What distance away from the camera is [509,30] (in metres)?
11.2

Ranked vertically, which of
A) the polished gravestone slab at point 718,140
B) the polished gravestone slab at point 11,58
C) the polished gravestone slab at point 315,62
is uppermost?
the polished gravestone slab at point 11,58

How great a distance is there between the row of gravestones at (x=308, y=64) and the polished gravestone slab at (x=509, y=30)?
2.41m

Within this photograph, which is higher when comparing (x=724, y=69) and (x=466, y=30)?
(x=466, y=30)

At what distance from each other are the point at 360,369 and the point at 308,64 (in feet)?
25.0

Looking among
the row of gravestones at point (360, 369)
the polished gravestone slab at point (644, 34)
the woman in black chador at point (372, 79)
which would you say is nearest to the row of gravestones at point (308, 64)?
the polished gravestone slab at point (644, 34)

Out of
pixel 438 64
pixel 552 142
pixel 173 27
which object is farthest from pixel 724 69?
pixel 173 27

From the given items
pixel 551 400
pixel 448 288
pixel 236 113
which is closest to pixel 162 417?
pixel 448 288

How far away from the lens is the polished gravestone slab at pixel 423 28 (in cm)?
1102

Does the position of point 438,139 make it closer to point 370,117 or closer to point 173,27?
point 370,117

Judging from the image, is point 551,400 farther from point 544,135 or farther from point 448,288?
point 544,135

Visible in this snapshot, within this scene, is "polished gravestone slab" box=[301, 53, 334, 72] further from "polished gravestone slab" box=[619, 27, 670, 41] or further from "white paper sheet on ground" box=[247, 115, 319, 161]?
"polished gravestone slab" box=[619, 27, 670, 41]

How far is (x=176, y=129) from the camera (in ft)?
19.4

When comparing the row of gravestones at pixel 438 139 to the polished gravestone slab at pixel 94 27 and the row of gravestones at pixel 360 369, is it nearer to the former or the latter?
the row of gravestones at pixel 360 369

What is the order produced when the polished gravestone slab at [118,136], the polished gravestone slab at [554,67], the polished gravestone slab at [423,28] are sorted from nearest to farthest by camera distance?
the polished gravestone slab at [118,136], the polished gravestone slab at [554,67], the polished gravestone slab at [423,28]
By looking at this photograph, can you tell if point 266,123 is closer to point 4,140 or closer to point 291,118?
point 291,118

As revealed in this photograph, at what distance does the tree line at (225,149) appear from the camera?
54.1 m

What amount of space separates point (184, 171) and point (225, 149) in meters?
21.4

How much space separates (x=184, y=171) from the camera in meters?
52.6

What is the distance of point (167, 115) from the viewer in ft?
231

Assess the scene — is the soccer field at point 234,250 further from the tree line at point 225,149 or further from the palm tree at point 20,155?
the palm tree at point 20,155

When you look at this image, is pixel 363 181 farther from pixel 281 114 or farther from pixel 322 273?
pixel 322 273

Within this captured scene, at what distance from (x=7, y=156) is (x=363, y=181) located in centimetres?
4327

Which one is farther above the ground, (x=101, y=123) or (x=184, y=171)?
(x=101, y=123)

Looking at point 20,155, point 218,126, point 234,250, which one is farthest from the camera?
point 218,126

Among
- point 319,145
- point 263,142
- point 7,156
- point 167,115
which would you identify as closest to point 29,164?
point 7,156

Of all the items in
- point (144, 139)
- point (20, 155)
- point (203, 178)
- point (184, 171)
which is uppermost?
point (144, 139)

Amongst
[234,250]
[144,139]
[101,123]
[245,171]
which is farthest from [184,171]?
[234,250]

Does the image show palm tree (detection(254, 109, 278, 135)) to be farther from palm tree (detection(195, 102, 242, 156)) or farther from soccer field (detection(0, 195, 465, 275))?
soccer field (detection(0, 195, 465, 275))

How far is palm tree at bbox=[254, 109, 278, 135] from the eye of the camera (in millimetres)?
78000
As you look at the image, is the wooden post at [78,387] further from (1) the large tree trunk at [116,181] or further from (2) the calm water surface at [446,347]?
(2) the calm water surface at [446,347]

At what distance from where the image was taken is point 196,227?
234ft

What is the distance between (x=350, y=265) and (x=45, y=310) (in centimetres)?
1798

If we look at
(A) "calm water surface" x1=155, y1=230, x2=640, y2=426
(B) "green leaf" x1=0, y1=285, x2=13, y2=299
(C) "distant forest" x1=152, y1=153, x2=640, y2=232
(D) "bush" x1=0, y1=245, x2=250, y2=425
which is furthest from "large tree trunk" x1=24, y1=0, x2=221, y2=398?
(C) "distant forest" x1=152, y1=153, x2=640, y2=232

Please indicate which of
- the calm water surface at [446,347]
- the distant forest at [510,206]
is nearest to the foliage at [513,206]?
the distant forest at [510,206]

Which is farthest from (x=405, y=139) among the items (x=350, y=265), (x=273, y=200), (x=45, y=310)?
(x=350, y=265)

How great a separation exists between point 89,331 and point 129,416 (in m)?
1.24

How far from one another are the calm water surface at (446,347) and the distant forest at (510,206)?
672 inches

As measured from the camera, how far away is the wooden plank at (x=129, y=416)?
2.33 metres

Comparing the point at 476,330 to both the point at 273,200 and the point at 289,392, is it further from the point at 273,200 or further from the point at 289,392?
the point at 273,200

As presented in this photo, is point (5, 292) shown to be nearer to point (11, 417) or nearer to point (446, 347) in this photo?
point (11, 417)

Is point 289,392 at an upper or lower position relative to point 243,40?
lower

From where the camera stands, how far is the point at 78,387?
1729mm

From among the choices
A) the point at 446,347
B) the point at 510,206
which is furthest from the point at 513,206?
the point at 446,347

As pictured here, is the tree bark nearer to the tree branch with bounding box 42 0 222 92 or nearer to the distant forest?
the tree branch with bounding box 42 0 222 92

**REQUIRED TASK:** Output all of the lines above, reproducing every one of them without any changes.

**ANSWER IN FULL:**
What distance away from the camera is [509,30] (in metres)?
11.2

Ranked vertically, which of
A) the polished gravestone slab at point 718,140
B) the polished gravestone slab at point 11,58
C) the polished gravestone slab at point 315,62
is uppermost?
the polished gravestone slab at point 11,58

How great a distance is there between the row of gravestones at (x=308, y=64) and the polished gravestone slab at (x=509, y=30)?
2.41m

Within this photograph, which is higher when comparing (x=724, y=69) and (x=466, y=30)?
(x=466, y=30)

At what distance from each other are the point at 360,369 and the point at 308,64 (in feet)?
25.0

Looking among
the row of gravestones at point (360, 369)
the polished gravestone slab at point (644, 34)
the woman in black chador at point (372, 79)
which would you say is nearest to the row of gravestones at point (308, 64)?
the polished gravestone slab at point (644, 34)

Out of
pixel 438 64
pixel 552 142
pixel 173 27
which object is farthest from pixel 724 69?
pixel 173 27

From the given items
pixel 551 400
pixel 448 288
pixel 236 113
which is closest to pixel 162 417?
pixel 448 288

How far away from the lens is the polished gravestone slab at pixel 423 28 (in cm)?
1102

Does the position of point 438,139 make it closer to point 370,117 or closer to point 173,27?
point 370,117

Judging from the image, is point 551,400 farther from point 544,135 or farther from point 448,288?
point 544,135

Visible in this snapshot, within this scene, is "polished gravestone slab" box=[301, 53, 334, 72] further from "polished gravestone slab" box=[619, 27, 670, 41] or further from "white paper sheet on ground" box=[247, 115, 319, 161]?
"polished gravestone slab" box=[619, 27, 670, 41]

How far is (x=176, y=129) from the camera (in ft)?
19.4

When comparing the row of gravestones at pixel 438 139 to the polished gravestone slab at pixel 94 27 and the row of gravestones at pixel 360 369, is it nearer to the former or the latter?
the row of gravestones at pixel 360 369

What is the order produced when the polished gravestone slab at [118,136], the polished gravestone slab at [554,67], the polished gravestone slab at [423,28] are sorted from nearest to farthest by camera distance?
the polished gravestone slab at [118,136], the polished gravestone slab at [554,67], the polished gravestone slab at [423,28]
By looking at this photograph, can you tell if point 266,123 is closer to point 4,140 or closer to point 291,118?
point 291,118

As revealed in this photograph, at what distance does the tree line at (225,149) appear from the camera?
54.1 m

What amount of space separates point (184, 171) and point (225, 149) in meters?
21.4

How much space separates (x=184, y=171) from the camera in meters?
52.6

What is the distance of point (167, 115) from the viewer in ft?
231

Assess the scene — is the soccer field at point 234,250 further from the tree line at point 225,149 or further from the palm tree at point 20,155?
the palm tree at point 20,155

When you look at this image, is pixel 363 181 farther from pixel 281 114 or farther from pixel 322 273?
pixel 322 273

Within this captured scene, at what distance from (x=7, y=156) is (x=363, y=181) located in centimetres?
4327

Which one is farther above the ground, (x=101, y=123) or (x=184, y=171)?
(x=101, y=123)

Looking at point 20,155, point 218,126, point 234,250, which one is farthest from the camera?
point 218,126

Among
- point 319,145
- point 263,142
- point 7,156
- point 167,115
which would you identify as closest to point 29,164?
point 7,156

Of all the items in
- point (144, 139)
- point (20, 155)
- point (203, 178)
- point (184, 171)
which is uppermost?
point (144, 139)

Amongst
[234,250]
[144,139]
[101,123]
[245,171]
which is farthest from [184,171]?
[234,250]

Does the image show palm tree (detection(254, 109, 278, 135)) to be farther from palm tree (detection(195, 102, 242, 156)) or farther from soccer field (detection(0, 195, 465, 275))?
soccer field (detection(0, 195, 465, 275))

How far is palm tree at bbox=[254, 109, 278, 135] from the eye of the camera (in millimetres)?
78000
As you look at the image, is the wooden post at [78,387] further from (1) the large tree trunk at [116,181] or further from (2) the calm water surface at [446,347]?
(2) the calm water surface at [446,347]

At what distance from where the image was taken is point 196,227?
234ft

What is the distance between (x=350, y=265) and (x=45, y=310) (in centimetres)?
1798

If we look at
(A) "calm water surface" x1=155, y1=230, x2=640, y2=426
(B) "green leaf" x1=0, y1=285, x2=13, y2=299
(C) "distant forest" x1=152, y1=153, x2=640, y2=232
(D) "bush" x1=0, y1=245, x2=250, y2=425
which is furthest from "large tree trunk" x1=24, y1=0, x2=221, y2=398?
(C) "distant forest" x1=152, y1=153, x2=640, y2=232

Please indicate which of
- the calm water surface at [446,347]
- the distant forest at [510,206]
is nearest to the foliage at [513,206]?
the distant forest at [510,206]

Which is farthest from (x=405, y=139) among the items (x=350, y=265), (x=273, y=200), (x=45, y=310)?
(x=350, y=265)

How great a separation exists between point 89,331 and point 129,416 (in m)?
1.24

How far from one another are the calm water surface at (446,347) and the distant forest at (510,206)?
672 inches

As measured from the camera, how far away is the wooden plank at (x=129, y=416)?
2.33 metres

Comparing the point at 476,330 to both the point at 273,200 and the point at 289,392, is it further from the point at 273,200 or further from the point at 289,392?
the point at 273,200

As presented in this photo, is point (5, 292) shown to be nearer to point (11, 417) or nearer to point (446, 347) in this photo?
point (11, 417)

Is point 289,392 at an upper or lower position relative to point 243,40?
lower

From where the camera stands, how far is the point at 78,387?
1729mm

From among the choices
A) the point at 446,347
B) the point at 510,206
which is furthest from the point at 513,206?
the point at 446,347

As pictured here, is the tree bark nearer to the tree branch with bounding box 42 0 222 92 or nearer to the distant forest?
the tree branch with bounding box 42 0 222 92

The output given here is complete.